All IMH patients were initially treated with medication on admission, primarily to control blood pressure, heart rate and pain. As previously mentioned, a significant proportion of IMH is pseudoluminal thrombotic AD, and many cases are associated with intimal lesions such as ULP and PAU. In the case of unstable blood pressure control, the shear force of the intima impacted by blood flow becomes larger, and the original intima lesions may form a rupture or the previously closed rupture may reopen, forming AD. This further suggests the importance of blood pressure control in IMH medical management (10).

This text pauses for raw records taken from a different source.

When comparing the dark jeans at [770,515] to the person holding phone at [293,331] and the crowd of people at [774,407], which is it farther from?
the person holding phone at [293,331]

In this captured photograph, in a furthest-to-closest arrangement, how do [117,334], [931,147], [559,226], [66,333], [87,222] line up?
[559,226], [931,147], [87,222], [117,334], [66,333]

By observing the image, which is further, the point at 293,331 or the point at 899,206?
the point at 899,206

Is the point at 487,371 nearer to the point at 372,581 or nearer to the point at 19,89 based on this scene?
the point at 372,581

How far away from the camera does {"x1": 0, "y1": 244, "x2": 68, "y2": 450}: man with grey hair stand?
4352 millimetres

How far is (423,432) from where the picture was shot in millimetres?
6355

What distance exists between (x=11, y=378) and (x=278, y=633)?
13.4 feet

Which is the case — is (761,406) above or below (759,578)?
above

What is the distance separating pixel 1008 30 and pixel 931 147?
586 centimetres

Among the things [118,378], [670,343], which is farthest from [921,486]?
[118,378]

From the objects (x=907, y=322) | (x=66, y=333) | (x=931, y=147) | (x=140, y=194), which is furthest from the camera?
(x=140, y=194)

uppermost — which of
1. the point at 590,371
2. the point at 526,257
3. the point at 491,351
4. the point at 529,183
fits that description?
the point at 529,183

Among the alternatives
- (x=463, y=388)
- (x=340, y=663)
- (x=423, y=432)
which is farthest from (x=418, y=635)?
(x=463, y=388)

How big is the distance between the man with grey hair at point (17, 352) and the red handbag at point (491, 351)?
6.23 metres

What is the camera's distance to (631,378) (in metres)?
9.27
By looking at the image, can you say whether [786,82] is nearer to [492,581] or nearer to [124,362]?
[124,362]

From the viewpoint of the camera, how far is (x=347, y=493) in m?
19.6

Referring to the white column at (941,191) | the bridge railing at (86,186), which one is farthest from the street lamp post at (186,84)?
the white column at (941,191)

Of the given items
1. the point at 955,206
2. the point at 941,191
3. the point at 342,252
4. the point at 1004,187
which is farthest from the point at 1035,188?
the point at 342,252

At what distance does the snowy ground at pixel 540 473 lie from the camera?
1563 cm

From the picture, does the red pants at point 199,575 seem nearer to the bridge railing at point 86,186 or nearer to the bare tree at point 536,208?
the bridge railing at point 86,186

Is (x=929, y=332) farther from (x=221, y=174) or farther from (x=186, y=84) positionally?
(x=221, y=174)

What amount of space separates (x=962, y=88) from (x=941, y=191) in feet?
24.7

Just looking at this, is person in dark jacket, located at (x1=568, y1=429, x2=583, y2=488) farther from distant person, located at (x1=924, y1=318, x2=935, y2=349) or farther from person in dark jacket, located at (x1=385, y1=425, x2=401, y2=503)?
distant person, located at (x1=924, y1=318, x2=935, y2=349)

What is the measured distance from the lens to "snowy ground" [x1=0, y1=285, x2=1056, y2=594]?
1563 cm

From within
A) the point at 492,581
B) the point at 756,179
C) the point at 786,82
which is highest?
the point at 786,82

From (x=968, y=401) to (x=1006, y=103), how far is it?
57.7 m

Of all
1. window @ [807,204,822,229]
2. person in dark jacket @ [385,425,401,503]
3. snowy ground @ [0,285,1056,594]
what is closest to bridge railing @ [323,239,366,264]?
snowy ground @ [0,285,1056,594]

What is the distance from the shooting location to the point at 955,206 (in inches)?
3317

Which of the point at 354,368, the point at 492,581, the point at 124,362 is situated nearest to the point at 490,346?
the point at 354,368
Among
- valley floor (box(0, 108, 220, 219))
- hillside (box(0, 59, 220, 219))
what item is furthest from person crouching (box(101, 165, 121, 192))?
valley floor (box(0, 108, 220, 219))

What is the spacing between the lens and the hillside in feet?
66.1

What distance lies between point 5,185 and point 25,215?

IRAD data show that 5% of Stanford type B IMH require surgical treatment. The main indications are pain, uncontrollable blood pressure, increased thickness of hematoma, combined with aortic PAU, false lumen oppressing the true lumen or various sign of rupture. Active endovascular stent treatment for such Stanford type B IMH was recommended (18). According to the latest 2022 ACC/AHA guidelines, in patients with uncomplicated type B IMH, medical therapy as the initial management strategy is recommended (19). Erbel et al.'s study showed that 61%–91% of patients with uncomplicated IMH had stable or reduced hematoma after medical management, and when complicated conditions such as pericardial effusion, shock, and aneurysm occurred, surgical intervention should be actively considered (20). In this study, all patients in the TEVAR group were treated with TEVAR due to disease progression, the specific reasons included the enlarged or thickened hematoma in four patients, the progression to AD in six patients, and the increase of pleural effusion in two patients. The surgical indications were similar to those in the above literature, and no death occurred in patients treated with TEVAR. A total of seven patients in the MM group had disease progression, including two with hematoma expansion and thickness increase, four with AD or aortic aneurysm. After clinical and imaging evaluation, they were found to be unsuitable for TEVAR. Five patients died in the MM group (three from aortic rupture, one from cerebral infarction, and one from esophageal cancer). The above data suggest that for patients with Stanford type B IMH, it is not only necessary to detect high-risk factors in CT imaging for surgical intervention in time, for patients who do not have these risk factors temporarily, follow-up should also be strengthened.
A systematic analysis showed that the in-hospital mortality of type B AD with different treatment methods was 0%–27% (median 7%) with medical management, 13%–17% (median 16%) with open surgery, and 0%–18% (median 6%) with TEVAR (8). Mesar et al. treated 67 type B IMH patients with medical management after admission, 34 patients failed within 14 days of admission, and 14 patients failed after 14 days of admission. Finally, only 19 patients were successfully treated, and the failure rate of medical management was 71.6%. While the thickness of intramural hematoma was an important factor for medical management failure (21). In the studies of Bischoff et al. and Schoenhoff et al., the failure rate of medical management in patients with type B IMH was 68.3% and 60.0%, respectively. These studies showed that the failure rate of medical management alone was higher (22, 23).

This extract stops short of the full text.